17. Hukuk Dairesi 2020/3116 E. , 2021/3221 K.
"İçtihat Metni"MAHKEMESİ :Ticaret Mahkemesi
Taraflar arasındaki konut sigortasından kaynaklanan tazminat davasının yapılan yargılaması sonunda; kararda yazılı nedenlerden dolayı davanın kısmen kabulüne dair verilen hükmün süresi içinde davacı vekili ve davalı vekili tarafından temyiz edilmesi üzerine dosya incelendi, gereği düşünüldü:
-K A R A R-
Davacı vekili; davalı şirket tarafından sigortalı davacıya ait konutun yer kayması nedeniyle zarar görmesi sonucu belediye ekiplerince yıkıldığını, poliçe kapsamında toplam 106,212.00 TL ödeme yapıldığını ancak toplam sigorta bedelinin 164.178,08 TL olduğunu belirterek sigorta şirketinin eksik ödediği 57.960,00 TL"nin ihbar tarihi olan 14/09/2011 tarihinden itibaren işleyecek avans faizi ile birlikte davalıdan tahsiline karar verilmesini talep etmiştir.
Davalı vekili; öncelikle davanın zamanaşımına uğradığını ve poliçeden doğan yükümlülüklerinin ödeme ile yerine getirildiğini belirterek davanın reddine karar verilmesini talep etmiştir.
Mahkemece, alacağın muaccel hale gelmiş olduğu tarihten itibaren dava tarihi itibari ile 2 yıllık zamanaşımı süresinin dolduğu gerekçesiyle zamanaşımı defi yerinde görülerek davanın reddine karar verilmiş; hükmün, davacı vekili tarafından temyiz edilmesi üzerine Dairemiz"in 20/01/2017 gün ve 2014/9857 Esas 2017/344 karar sayılı ilamı ile "davanın zamanaşımından reddine karar verilmesinin hatalı olduğu" gerekçesiyle karar bozulmuş, davalı vekili tarafından kararın düzeltilmesi istenmişse de, Dairemiz"in 29/09/2017
gün ve 2017/2895 Esas 2017/8377 karar sayılı ilamı ile davalı vekilinin karar düzeltme isteğinin reddine karar verilmiş ve mahkemece bozma ilamına uyulmuştur.
Bozma sonrası yapılan yargılama sonrasında mahkemece, davanın kısmen kabulü ile 39.135,17 TL tazminatın 30/10/2011 tarihinden itibaren işleyecek yasal faizi ile birlikte davalıdan tahsili ile davacıya verilmesine, fazlaya ilişkin istemin reddine karar verilmiş; hüküm, davacı vekili ve davalı vekili tarafından temyiz edilmiştir.

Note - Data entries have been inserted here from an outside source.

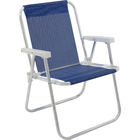 Cadeira Aluminio Sannet Alta 4P Azul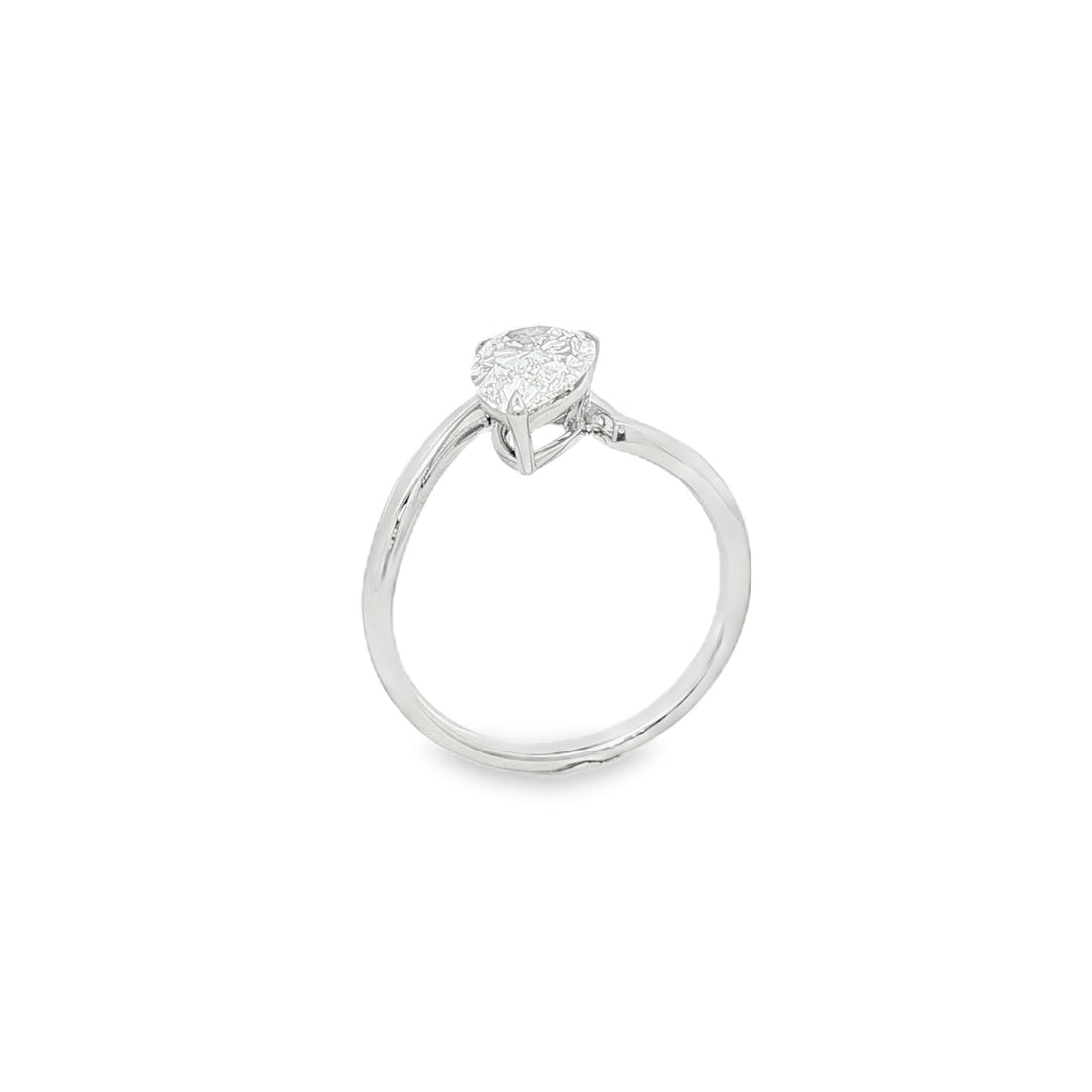 14kt White Gold Lab Diamond Ring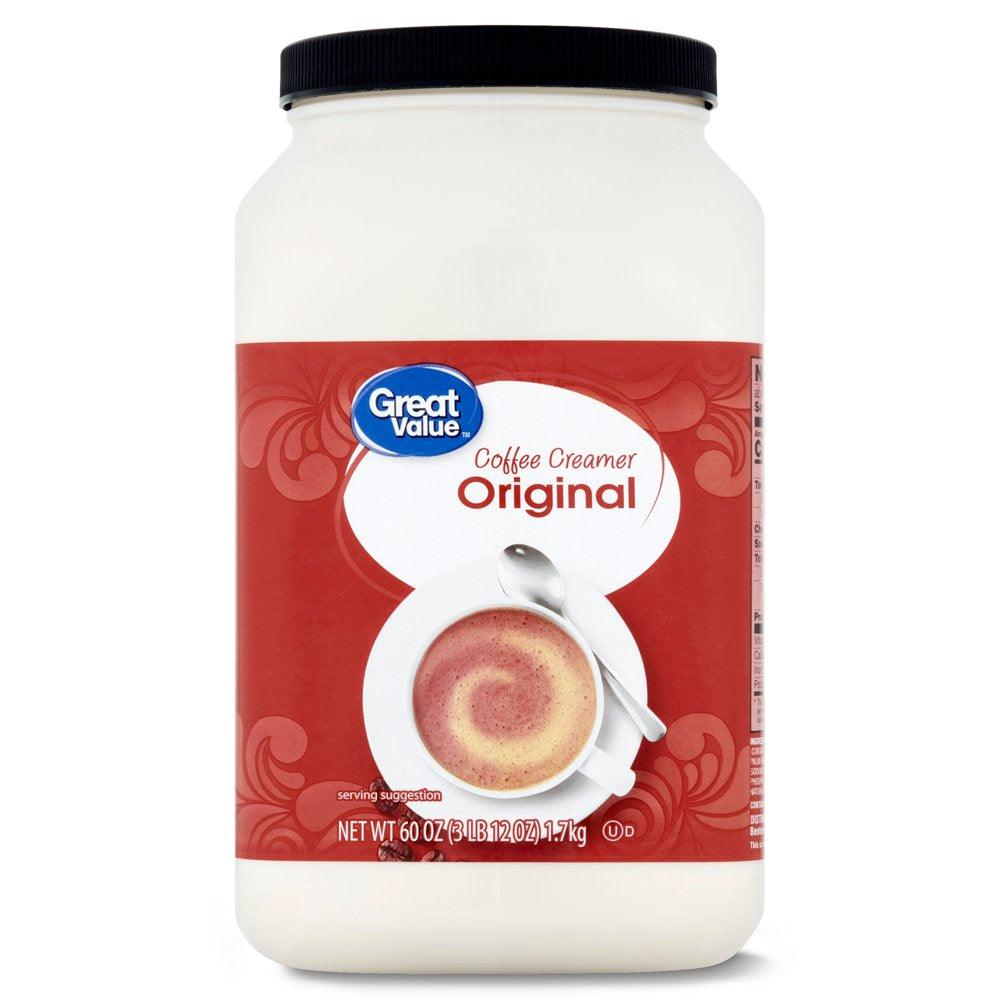 Great Value Original Value Size Coffee Creamer, 60 Oz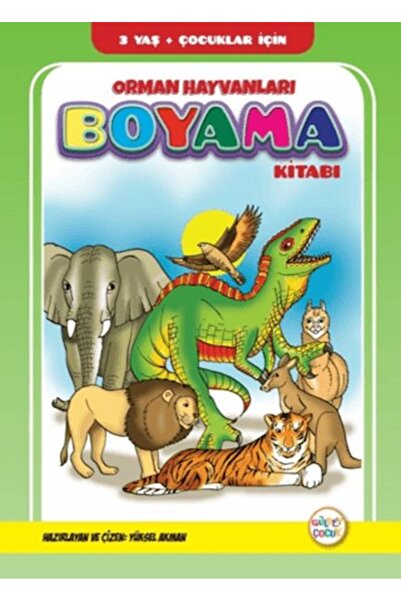Gülbey Yayınları كتاب تلوين حيوانات الغابة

Dosyadaki yazılara, mahkemece uyulan bozma kararı gereğince hüküm verilmiş olmasına ve dosya içerisindeki bilgi ve belgelere, mahkeme kararının gerekçesinde, dayanılan delillerin tartışılıp değerlendirilmesinde, özellikle, oluşa uygun olarak düzenlenen uzman bilirkişi raporunda belirtilen hesaplamanın hükme esas alınmasında bir usulsüzlük bulunmamasına, bozma ile kesinleşen yönlere ilişkin inceleme yapılmasının mümkün olmamasına göre, davacı vekili ve davalı vekilinin yerinde görülmeyen tüm temyiz itirazlarının reddiyle usul ve yasaya uygun bulunan hükmün ONANMASINA, aşağıda dökümü yazılı 4,90 TL kalan onama harcının temyiz eden davacıdan alınmasına, aşağıda dökümü yazılı 2.004,99 TL kalan onama harcının temyiz eden davalıdan alınmasına 24/03/2021 gününde oybirliğiyle karar verildi.